SELECTED EXCERPT.
☆ ☆ ☆ ☆

This is a constructive dialog. You know very well how registries' and
registrars' say is seriously being taken in the GNSO, much more than
that of other stakeholders. When reading the GNSO conference transcripts
discussing the drafted recommendations I am reading about registrars'
concerns, registrars' needs, and registrars' impacts. The same for
registries and somewhere also IP claims are presented. But I could not
find any serious discussion about the most preferred suggestion
explicitly expressed by the public to which the issue is targeted. My
question is why? Why cannot the Council open serious discussion about
the AGP elimination? I do not understand it at all. I am not going to
speculate over this.

In my posts, as well as other posts sent on the GA and other mailing
lists, I am trying to collect as much facts as possible and trying to
exclude emotional speech as regards the merits. Our comments and
thoughts do not seem to have been seriously considered at GNSO and
factual opposition has never been presented. Just silence.

In my understanding there is no any legitimate reason for further
keeping the AGP concept. Especially when we realize that AGP did not
pass the standard PDP process. Most of the claims presented by
registrars can be accomplished differently. Others cannot be accepted as
domain registration business with all the abuse proven is simply not
eligible for demanding such extra features. And I and others here see
the elimination of AGP the solution of domain tasting abuse.

I am sorry, but your wording about letting you pass the costs of your
mistakes on to your customers is a weak argument for keeping the AGP or
all its clones. The same can happen at credit card services and their
resellers and they do not have any AGP. Simply, if someone makes a
mistake it is his or her responsibility to cope with the consequences
much like in any other business. If such mistakes persist for whatever
reason it just shows that the business is not reliable enough and does
not properly serve its customers.

☆ ☆ ☆ ☆

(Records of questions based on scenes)

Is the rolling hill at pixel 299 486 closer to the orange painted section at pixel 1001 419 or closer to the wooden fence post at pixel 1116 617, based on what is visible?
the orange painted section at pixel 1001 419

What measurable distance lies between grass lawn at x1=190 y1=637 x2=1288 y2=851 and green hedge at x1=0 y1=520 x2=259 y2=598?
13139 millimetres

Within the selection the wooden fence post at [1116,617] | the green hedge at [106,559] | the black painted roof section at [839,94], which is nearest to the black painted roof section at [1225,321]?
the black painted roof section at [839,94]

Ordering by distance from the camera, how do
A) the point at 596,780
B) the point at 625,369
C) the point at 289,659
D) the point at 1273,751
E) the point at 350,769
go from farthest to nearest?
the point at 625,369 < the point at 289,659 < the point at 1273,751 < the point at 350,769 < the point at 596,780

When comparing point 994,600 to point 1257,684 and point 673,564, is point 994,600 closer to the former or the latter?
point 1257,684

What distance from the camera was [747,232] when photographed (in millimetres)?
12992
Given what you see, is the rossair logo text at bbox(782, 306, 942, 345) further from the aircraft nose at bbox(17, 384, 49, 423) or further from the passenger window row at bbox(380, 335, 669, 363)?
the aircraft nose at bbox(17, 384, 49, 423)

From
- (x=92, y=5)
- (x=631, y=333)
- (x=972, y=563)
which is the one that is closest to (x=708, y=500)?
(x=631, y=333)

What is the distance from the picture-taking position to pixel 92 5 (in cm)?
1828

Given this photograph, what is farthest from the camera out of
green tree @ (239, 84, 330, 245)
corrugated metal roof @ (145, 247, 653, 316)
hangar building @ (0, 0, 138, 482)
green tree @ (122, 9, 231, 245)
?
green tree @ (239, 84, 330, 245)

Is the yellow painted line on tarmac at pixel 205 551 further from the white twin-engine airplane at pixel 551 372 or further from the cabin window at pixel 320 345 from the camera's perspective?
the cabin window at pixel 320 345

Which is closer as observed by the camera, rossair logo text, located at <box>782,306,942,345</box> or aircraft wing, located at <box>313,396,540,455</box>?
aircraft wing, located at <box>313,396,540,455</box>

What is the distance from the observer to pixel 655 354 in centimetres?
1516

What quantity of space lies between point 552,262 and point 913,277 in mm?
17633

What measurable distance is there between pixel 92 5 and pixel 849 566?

☆ ☆ ☆ ☆

EXERCISE.
Rewrite the text on the AGP, starting with "In my posts, as" and going on through "domain tasting abuse.", putting "quiet" in place of "silence". The items have no connection to the text on the AGP.

SOLUTION TO THIS TASK.
In my posts, as well as other posts sent on the GA and other mailing
lists, I am trying to collect as much facts as possible and trying to
exclude emotional speech as regards the merits. Our comments and
thoughts do not seem to have been seriously considered at GNSO and
factual opposition has never been presented. Just quiet.

In my understanding there is no any legitimate reason for further
keeping the AGP concept. Especially when we realize that AGP did not
pass the standard PDP process. Most of the claims presented by
registrars can be accomplished differently. Others cannot be accepted as
domain registration business with all the abuse proven is simply not
eligible for demanding such extra features. And I and others here see
the elimination of AGP the solution of domain tasting abuse.